Craugastor chrysozetetes
- Conservation status: Critically endangered, possibly extinct (IUCN 3.1)

Scientific classification
- Kingdom: Animalia
- Phylum: Chordata
- Class: Amphibia
- Order: Anura
- Family: Craugastoridae
- Genus: Craugastor
- Subgenus: Campbellius
- Species: C. chrysozetetes
- Binomial name: Craugastor chrysozetetes (McCranie, Savage, and Wilson, 1989)
- Synonyms: Eleutherodactylus chrysozetetes McCranie, Savage, and Wilson, 1989

= Craugastor chrysozetetes =

- Authority: (McCranie, Savage, and Wilson, 1989)
- Conservation status: PE
- Synonyms: Eleutherodactylus chrysozetetes McCranie, Savage, and Wilson, 1989

Extinct species of amphibian

Craugastor chrysozetetes is a possibly extinct species of frog in the family Craugastoridae. It is endemic to Honduras where it is only known from near its type locality on the Cerro Búfalo, Cordillera de Nombre de Dios, at the edge of the Pico Bonito National Park. The common name McCranie's robber frog has been coined for this species. However, James McCranie himself has argued that this name "should be rejected in favor of a name associated with the type locality instead of a name tied to one of the three authors who named this species".

==Description==
Adult males measure 34–41 mm and adult females 37–46 mm in snout–vent length.

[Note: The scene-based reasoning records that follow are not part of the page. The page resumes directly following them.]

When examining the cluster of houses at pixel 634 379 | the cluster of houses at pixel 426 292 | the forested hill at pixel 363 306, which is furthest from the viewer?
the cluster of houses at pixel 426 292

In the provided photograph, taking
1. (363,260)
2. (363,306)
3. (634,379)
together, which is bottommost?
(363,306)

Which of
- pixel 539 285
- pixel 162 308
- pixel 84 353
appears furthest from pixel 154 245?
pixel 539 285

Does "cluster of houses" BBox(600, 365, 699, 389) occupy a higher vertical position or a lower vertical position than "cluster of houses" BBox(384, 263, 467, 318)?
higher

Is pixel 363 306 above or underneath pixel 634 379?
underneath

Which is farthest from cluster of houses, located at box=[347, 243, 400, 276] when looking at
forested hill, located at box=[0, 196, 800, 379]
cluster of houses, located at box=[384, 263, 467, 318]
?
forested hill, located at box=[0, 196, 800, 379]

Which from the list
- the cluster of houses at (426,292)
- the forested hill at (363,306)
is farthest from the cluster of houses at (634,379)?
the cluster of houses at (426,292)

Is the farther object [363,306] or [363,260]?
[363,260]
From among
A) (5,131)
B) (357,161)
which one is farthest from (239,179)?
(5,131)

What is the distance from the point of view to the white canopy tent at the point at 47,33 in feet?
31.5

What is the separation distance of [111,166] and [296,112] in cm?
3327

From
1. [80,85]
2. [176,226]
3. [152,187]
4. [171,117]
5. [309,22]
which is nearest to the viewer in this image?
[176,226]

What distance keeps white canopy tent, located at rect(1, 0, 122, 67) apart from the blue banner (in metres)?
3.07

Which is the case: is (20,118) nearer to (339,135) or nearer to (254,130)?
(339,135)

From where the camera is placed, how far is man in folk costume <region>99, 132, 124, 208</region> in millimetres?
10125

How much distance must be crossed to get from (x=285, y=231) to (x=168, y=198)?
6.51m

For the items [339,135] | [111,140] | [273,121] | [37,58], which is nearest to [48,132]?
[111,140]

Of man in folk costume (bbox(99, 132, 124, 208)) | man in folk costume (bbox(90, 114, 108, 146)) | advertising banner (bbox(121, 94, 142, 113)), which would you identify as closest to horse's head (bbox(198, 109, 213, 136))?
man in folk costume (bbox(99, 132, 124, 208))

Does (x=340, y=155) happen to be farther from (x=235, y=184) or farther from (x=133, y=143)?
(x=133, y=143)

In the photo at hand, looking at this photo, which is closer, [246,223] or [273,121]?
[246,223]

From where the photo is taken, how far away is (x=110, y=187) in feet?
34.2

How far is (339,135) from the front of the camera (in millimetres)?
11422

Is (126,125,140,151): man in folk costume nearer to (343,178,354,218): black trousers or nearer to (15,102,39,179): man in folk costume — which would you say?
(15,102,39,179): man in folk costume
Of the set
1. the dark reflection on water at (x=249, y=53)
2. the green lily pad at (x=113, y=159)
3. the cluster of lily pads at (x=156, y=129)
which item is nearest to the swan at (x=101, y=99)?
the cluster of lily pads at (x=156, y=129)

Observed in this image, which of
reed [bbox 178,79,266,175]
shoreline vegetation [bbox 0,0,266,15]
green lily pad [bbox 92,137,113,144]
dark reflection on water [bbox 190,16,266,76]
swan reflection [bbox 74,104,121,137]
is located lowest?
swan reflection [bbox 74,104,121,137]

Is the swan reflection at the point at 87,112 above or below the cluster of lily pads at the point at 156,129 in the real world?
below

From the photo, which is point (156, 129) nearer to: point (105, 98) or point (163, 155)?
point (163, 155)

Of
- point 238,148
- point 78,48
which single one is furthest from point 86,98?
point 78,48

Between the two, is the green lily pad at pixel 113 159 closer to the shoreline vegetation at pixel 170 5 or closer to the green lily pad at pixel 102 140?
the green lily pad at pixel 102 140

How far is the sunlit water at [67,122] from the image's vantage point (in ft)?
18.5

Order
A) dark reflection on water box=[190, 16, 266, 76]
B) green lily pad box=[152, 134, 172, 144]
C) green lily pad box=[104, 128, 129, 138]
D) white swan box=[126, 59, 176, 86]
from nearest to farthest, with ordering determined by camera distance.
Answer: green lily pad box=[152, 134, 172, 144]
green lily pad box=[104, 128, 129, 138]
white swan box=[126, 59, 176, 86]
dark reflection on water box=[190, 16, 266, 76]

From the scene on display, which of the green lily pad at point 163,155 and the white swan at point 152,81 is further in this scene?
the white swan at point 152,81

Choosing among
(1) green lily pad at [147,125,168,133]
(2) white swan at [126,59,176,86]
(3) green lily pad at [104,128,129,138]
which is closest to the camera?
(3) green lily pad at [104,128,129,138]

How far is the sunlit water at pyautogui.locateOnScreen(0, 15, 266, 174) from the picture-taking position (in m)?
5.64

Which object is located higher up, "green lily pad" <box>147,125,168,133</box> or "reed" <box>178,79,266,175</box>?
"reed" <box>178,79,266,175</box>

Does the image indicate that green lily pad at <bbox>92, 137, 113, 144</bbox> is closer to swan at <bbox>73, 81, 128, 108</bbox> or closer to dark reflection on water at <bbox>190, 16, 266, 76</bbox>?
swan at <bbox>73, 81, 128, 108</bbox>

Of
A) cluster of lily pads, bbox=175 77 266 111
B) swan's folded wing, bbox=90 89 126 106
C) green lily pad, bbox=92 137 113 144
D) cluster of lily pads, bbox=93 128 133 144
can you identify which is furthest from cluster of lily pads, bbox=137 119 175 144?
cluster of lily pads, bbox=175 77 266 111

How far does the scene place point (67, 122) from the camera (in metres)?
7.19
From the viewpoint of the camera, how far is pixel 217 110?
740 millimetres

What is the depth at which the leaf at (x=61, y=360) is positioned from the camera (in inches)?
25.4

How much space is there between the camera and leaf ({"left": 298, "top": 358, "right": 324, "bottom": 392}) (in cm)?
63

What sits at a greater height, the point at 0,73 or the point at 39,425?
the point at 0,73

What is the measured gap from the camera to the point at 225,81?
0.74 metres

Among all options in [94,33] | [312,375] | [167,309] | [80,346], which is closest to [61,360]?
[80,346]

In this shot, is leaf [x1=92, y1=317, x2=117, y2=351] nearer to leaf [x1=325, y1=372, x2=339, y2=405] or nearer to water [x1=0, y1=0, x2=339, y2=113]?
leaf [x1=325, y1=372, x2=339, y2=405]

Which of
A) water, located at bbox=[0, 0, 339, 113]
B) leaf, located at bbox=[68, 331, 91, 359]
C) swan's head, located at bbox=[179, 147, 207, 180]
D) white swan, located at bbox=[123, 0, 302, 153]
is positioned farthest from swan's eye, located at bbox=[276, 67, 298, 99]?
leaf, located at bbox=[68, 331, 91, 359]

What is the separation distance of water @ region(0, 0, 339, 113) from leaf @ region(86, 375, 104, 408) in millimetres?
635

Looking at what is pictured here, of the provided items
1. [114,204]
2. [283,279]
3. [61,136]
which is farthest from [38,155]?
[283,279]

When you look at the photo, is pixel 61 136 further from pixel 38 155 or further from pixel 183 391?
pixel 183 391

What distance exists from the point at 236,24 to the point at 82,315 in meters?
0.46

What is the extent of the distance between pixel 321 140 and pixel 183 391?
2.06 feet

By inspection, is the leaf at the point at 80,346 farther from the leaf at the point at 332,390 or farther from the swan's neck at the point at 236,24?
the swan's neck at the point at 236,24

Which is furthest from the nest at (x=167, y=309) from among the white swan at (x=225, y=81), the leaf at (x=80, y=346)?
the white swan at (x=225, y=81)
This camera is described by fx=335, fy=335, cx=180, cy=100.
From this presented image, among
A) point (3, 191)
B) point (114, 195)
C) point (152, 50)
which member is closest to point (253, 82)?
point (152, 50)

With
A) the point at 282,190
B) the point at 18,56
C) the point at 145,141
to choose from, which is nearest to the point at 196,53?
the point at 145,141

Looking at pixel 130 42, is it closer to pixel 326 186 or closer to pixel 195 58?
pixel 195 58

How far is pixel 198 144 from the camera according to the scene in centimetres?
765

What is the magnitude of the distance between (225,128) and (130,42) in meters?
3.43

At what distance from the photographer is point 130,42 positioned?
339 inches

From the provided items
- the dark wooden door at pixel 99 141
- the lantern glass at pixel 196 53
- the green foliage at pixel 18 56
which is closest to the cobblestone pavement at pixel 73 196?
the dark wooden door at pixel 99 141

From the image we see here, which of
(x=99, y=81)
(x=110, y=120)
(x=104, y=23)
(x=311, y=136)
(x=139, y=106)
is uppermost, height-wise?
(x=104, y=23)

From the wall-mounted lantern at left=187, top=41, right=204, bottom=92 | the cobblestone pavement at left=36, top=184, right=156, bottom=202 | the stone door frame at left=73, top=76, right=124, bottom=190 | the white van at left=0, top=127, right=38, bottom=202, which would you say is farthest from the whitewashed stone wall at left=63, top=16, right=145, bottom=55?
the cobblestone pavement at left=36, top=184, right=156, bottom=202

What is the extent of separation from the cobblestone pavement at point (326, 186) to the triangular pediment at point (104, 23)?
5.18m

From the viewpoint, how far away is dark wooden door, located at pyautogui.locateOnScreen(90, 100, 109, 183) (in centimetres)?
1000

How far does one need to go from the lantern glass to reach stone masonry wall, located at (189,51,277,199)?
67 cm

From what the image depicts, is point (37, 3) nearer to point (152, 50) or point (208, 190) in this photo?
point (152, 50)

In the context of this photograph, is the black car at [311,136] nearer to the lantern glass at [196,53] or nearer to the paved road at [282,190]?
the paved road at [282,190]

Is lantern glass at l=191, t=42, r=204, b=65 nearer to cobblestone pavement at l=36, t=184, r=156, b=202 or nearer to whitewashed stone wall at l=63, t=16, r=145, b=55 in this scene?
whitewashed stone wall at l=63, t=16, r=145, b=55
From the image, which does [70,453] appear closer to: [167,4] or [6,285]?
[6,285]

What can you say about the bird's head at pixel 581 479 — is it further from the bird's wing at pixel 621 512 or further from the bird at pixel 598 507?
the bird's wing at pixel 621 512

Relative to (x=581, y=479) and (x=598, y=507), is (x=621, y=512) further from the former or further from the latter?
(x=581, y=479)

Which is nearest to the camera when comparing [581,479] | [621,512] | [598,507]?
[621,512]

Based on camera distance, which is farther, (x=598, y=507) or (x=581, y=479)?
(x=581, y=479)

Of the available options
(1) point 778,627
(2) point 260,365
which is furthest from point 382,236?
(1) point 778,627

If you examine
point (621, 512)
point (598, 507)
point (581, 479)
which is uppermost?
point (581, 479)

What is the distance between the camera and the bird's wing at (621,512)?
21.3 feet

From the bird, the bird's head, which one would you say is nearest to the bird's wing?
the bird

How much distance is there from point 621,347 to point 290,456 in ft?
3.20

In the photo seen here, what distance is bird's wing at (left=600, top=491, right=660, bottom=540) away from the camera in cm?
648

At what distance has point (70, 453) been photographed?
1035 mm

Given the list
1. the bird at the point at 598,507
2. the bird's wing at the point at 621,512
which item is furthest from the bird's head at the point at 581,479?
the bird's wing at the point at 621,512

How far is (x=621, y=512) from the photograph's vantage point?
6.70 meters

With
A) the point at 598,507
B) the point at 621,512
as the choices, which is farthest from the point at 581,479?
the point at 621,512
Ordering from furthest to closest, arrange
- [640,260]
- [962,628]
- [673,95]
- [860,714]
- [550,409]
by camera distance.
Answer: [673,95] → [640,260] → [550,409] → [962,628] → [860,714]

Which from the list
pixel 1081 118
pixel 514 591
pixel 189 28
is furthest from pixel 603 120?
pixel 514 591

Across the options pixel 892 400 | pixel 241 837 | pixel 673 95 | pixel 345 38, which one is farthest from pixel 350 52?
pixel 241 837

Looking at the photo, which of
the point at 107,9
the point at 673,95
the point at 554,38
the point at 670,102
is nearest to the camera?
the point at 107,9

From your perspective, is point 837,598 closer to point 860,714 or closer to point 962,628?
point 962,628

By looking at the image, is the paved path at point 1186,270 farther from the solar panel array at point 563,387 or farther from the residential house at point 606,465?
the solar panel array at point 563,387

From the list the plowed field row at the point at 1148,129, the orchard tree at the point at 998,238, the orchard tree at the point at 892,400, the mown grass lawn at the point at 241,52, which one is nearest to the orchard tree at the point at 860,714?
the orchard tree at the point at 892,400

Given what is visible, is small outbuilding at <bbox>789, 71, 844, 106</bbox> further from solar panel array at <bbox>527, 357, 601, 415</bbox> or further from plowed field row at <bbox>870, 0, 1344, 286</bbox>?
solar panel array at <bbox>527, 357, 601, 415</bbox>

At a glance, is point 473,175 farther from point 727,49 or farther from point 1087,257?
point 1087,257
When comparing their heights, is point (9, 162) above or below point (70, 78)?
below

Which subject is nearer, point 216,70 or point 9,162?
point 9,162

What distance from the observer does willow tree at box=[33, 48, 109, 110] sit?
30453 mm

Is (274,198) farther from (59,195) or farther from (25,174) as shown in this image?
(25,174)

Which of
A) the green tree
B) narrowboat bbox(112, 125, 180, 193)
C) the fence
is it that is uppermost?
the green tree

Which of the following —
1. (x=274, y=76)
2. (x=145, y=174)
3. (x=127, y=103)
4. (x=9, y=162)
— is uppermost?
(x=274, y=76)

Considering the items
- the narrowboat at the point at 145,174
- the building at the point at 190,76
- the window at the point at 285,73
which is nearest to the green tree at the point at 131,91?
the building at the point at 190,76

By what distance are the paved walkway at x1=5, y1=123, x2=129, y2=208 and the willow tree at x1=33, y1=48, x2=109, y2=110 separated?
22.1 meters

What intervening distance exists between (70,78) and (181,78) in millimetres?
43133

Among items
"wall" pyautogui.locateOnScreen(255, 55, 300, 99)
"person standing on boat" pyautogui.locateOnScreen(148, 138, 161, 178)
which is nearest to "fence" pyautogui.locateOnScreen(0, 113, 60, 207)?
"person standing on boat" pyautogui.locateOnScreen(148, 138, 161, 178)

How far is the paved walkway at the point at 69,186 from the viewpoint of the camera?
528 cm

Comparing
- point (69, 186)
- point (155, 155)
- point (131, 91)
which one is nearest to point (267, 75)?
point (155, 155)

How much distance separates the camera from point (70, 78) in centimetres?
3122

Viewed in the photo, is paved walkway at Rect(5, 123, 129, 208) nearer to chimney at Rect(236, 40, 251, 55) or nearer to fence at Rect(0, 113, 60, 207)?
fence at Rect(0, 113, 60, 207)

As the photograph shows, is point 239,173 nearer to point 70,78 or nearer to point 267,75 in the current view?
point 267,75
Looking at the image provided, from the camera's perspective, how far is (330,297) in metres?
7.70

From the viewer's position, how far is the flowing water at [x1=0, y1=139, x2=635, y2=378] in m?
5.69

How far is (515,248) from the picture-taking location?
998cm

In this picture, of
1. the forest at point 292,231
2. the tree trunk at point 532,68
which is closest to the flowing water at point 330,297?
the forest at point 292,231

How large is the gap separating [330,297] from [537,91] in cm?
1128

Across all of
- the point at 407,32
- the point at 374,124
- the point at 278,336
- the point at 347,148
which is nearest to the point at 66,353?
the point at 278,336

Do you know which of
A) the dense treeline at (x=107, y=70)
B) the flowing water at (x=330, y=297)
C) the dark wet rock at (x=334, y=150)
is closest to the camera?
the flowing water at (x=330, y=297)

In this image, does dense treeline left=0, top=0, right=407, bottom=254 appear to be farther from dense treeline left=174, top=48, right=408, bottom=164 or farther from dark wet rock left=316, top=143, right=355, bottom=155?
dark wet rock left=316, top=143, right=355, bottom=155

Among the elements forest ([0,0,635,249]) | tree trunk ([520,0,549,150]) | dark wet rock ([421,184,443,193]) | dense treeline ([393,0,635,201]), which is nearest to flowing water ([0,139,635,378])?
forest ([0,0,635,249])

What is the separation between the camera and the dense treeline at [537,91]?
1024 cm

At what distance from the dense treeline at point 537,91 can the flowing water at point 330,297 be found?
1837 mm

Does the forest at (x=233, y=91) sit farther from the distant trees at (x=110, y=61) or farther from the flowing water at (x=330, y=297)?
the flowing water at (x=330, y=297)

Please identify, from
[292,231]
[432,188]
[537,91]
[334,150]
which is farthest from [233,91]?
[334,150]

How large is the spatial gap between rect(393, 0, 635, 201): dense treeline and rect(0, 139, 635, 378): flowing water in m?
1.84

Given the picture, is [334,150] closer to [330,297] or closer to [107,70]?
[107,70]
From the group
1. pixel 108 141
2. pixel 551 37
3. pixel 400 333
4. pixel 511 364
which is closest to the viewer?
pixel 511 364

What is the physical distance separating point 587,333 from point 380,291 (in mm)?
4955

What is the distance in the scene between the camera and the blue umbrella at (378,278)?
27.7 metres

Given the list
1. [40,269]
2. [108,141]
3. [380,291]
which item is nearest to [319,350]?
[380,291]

The snout is nearly rounded in dorsal view and rounded to nearly vertical in lateral view. Tympanum is absent, but there is a well-developed supra-tympanic fold. The fingers bear later keels and broadly expanded discs but have no webbing. The toes bear broadly expanded discs and have webbing, with lateral fleshy fringes in the non-webbed parts. Skin is variously wrinkled and bears many tubercles. The dorsal surfaces are dark olive brown and blotched with pale olive brown (male holotype) or mottled olive-green and dark olive-green (an adult female). The ventral surfaces of the body and throat are pale purple (male) to purplish brown with dull white flecking on the chin and pale blue flecking on the chest (female).

Craugastor chrysozetetes appears to have been able to form hybrids with Craugastor fecundus.

==Habitat and conservation==
Its natural habitat was premontane wet forest at elevations of 880–1130 m above sea level. It occurred along the stream Quebrada de Oro. It was always a rare species, and after several visits to the only known site failed to locate the species, the International Union for Conservation of Nature (IUCN) assessed it as extinct in 2004. The cause of extinction is thought have been habitat loss and change (deforestation resulting from agricultural encroachment, human settlement of the region, logging, fires, and landslides). Chytridiomycosis might also have played a role. However, this was changed to Critically Endangered (Possibly Extinct) in 2019 following the possibility that it may survive within Pico Bonito National Park.